C. P.: No. Digamos que la parte creativa siempre va a correr por cuenta y riesgo del autor; el corrector solo trabaja sobre cuestiones técnicas.

P.: ¿Y no te ha tocado reescribir a fondo ningún libro?

C. P.: Sí. El mito del escritor negro es una realidad, y la confidencialidad al respecto también.

P.: Se dice que los críticos son escritores frustrados. ¿Es eso aplicable al asesor y al corrector? ¿Tú nunca has escrito obras creativas?

C. P.: Sí, he escrito varios cuentos y algunos han sido premiados. Sin embargo, no me considero escritora por una sencilla razón: porque nunca he sentido la necesidad de la escritura, al menos hasta el día de hoy. En ese sentido, mi frustración es nula. Lo que sí te puedo decir es que mi trabajo da grandes satisfacciones, tanto por el trato personal con los autores como por la alegría al ver el resultado, que es la obra editada, bien editada. Los correctores trabajamos en el anonimato, entre bambalinas, desde la humildad. Pero nos sabemos imprescindibles.

Los autores noveles

P.: ¿Has trabajado con muchos autores noveles? ¿Tienen menos calidad sus obras?
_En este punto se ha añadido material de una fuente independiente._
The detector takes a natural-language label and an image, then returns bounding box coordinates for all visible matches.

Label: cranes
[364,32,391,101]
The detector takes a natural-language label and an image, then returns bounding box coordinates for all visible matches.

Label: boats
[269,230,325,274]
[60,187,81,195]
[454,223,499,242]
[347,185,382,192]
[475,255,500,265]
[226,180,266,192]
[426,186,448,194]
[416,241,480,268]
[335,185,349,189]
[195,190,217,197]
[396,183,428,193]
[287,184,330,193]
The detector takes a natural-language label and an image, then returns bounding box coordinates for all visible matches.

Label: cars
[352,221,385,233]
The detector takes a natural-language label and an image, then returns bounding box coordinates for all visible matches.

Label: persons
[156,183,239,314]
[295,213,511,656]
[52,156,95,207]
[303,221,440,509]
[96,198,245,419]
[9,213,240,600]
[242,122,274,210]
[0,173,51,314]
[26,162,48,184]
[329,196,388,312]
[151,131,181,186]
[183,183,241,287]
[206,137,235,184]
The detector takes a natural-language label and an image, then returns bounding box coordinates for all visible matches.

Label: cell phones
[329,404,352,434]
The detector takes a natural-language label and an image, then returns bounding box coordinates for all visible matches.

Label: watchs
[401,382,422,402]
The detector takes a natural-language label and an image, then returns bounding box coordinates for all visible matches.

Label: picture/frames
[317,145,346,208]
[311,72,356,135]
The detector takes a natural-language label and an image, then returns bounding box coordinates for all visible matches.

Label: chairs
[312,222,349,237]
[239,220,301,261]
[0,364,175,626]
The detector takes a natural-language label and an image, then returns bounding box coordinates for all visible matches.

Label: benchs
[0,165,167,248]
C. P.: Todos los autores alguna vez fueron noveles, y algunos se estrenaron con verdaderas obras maestras, como Claudio Rodríguez. Lo habitual es que la experiencia contribuya a mejorar la escritura. Sí he trabajado con bastantes escritores que se enfrentaban a su primera novela, en general con más ilusión que conciencia autocrítica. ¡Pero la ilusión también es muy importante! Yo recomendaría a los principiantes que no se apresuraran a editar, que dejaran reposar su novela una buena temporada mientras escriben la segunda y la tercera.

P.: ¿Algún otro consejo?

C. P.: Que lean a sus autores favoritos con un lápiz en la mano para apuntar por qué les gusta determinado pasaje. O que participen en talleres o tertulias literarias, donde se estudia o se habla de las cualidades de la prosa, de qué es eso tan complejo a lo que llamamos «calidad» literaria. Es verdad que hay una parte innata en las capacidades creativas, pero también cuenta el aprendizaje sobre el terreno, la práctica, la reflexión, la autorrevisión, la autoexigencia.

Todos los autores alguna vez fueron noveles, y algunos se estrenaron con verdaderas obras maestras.

P.: ¿Cómo animarías a un autor novel para que venza su miedo o su desconfianza a la hora de acudir a un corrector?

C. P.: Ante todo, ese autor debe saber que la corrección forma parte de los mimos, no de los castigos, a los que se somete una obra. En cuanto a los miedos, pueden atajarse rápidamente. Con estos autores yo siempre realizo una prueba gratuita de revisión sobre seis u ocho páginas: así ellos ven el trabajo realizado y yo puedo presupuestarlo en función de las necesidades específicas de cada texto y de la extensión de la obra.

P.: ¿Has «descubierto» algún escritor realmente valioso?

C. P.: Sí, pero no voy a dar nombres. Soy lectora de varias editoriales y participo todos los años en el comité de lectura de dos premios literarios. Siempre es una alegría inmensa encontrar entre cientos de originales la joya inédita, esa obra que no ha leído nunca nadie antes y cuyo autor desconozco, pues no tengo acceso a las plicas. Esa alegría es parecida a la que trasmiten mis reseñas sobre obras que me han impresionado.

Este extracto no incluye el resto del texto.